→ **PROVIDED INFORMATION**:
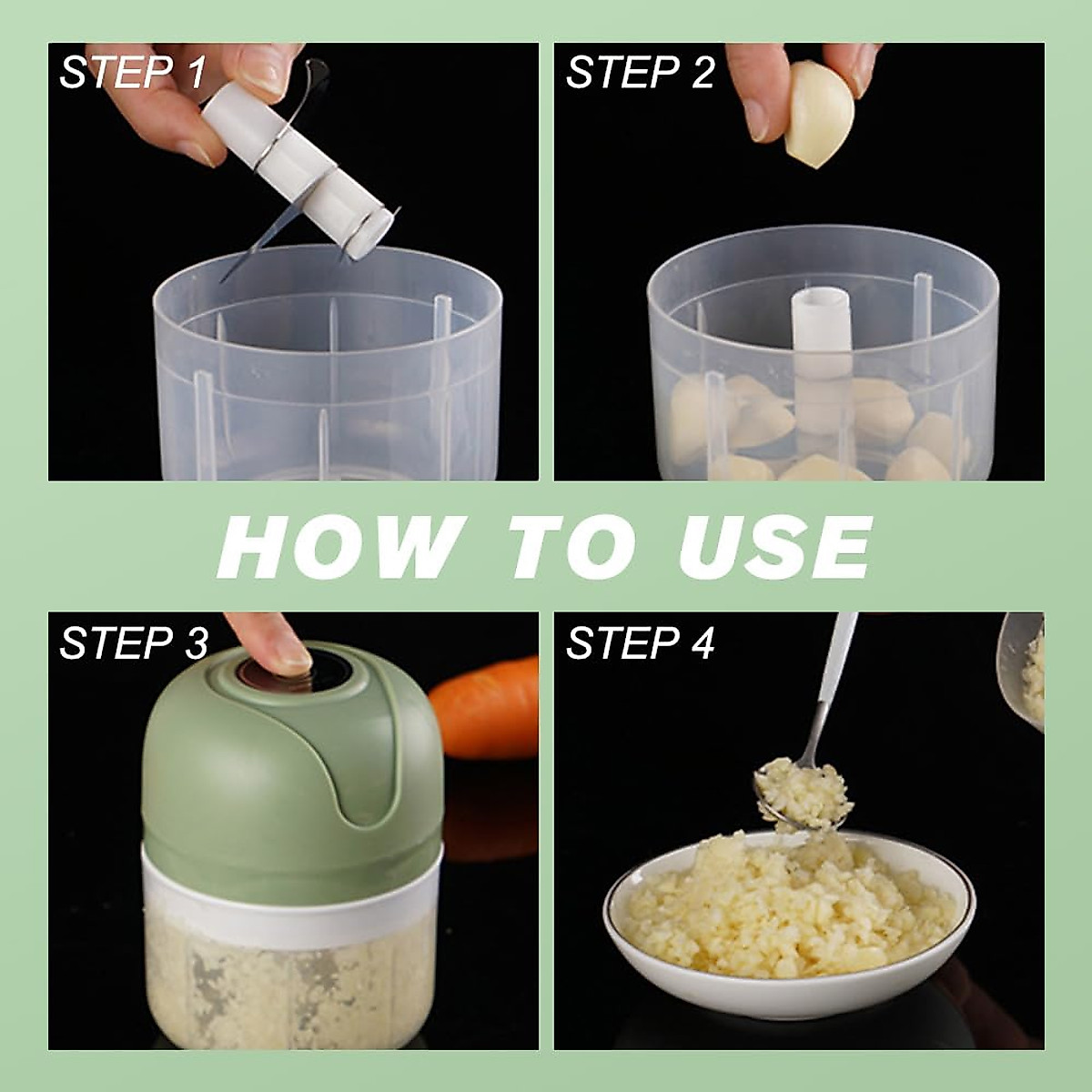 STEP 1

STEP 2

HOW TO USE

STEP 3

STEP 4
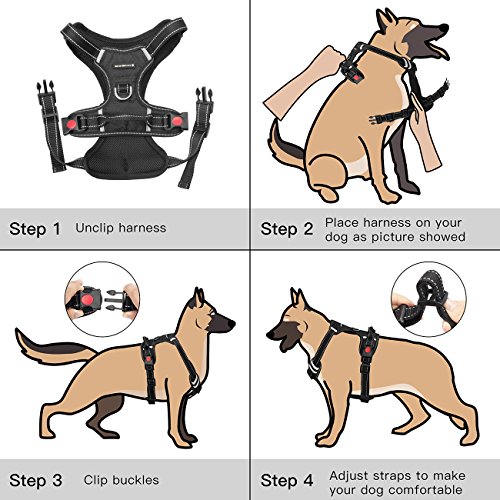 Step 1 Unclip harness

Step 2 Place harness on your dog as picture showed

Step 3 Clip buckles

Step 4 Adjust straps to make your dog comfortable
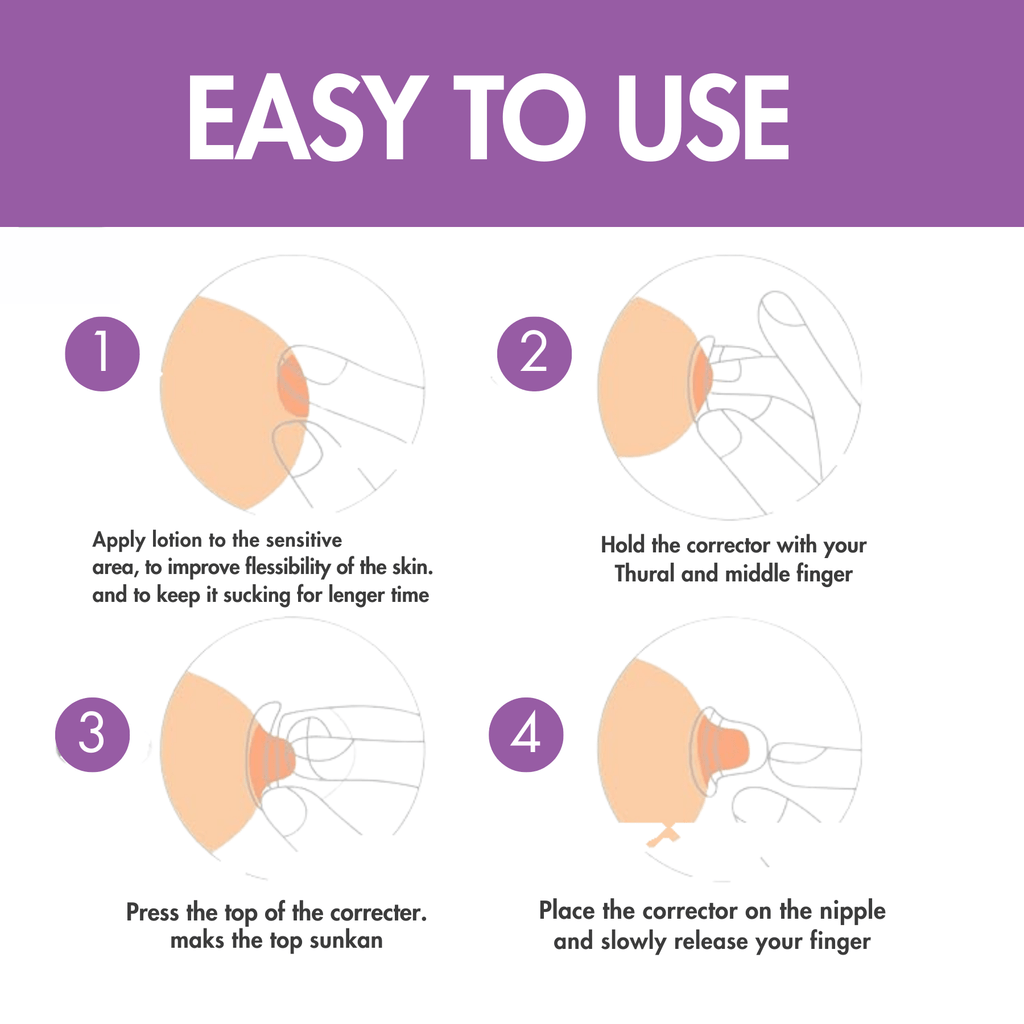 EASY TO USE

1

Apply lotion to the sensitive area, to improve flessibility of the skin. and to keep it sucking for lenger time

2

Hold the corrector with your Thural and middle finger

3

Press the top of the correcter. maks the top sunkan

4

Place the corrector on the nipple and slowly release your finger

→ **DESCRIPTION OF THE TASK**: Set down all the data again exactly as above, pictures excluded.

→ **SOLUTION FOR THIS EXERCISE**:
 STEP 1

STEP 2

HOW TO USE

STEP 3

STEP 4
 Step 1 Unclip harness

Step 2 Place harness on your dog as picture showed

Step 3 Clip buckles

Step 4 Adjust straps to make your dog comfortable
 EASY TO USE

1

Apply lotion to the sensitive area, to improve flessibility of the skin. and to keep it sucking for lenger time

2

Hold the corrector with your Thural and middle finger

3

Press the top of the correcter. maks the top sunkan

4

Place the corrector on the nipple and slowly release your finger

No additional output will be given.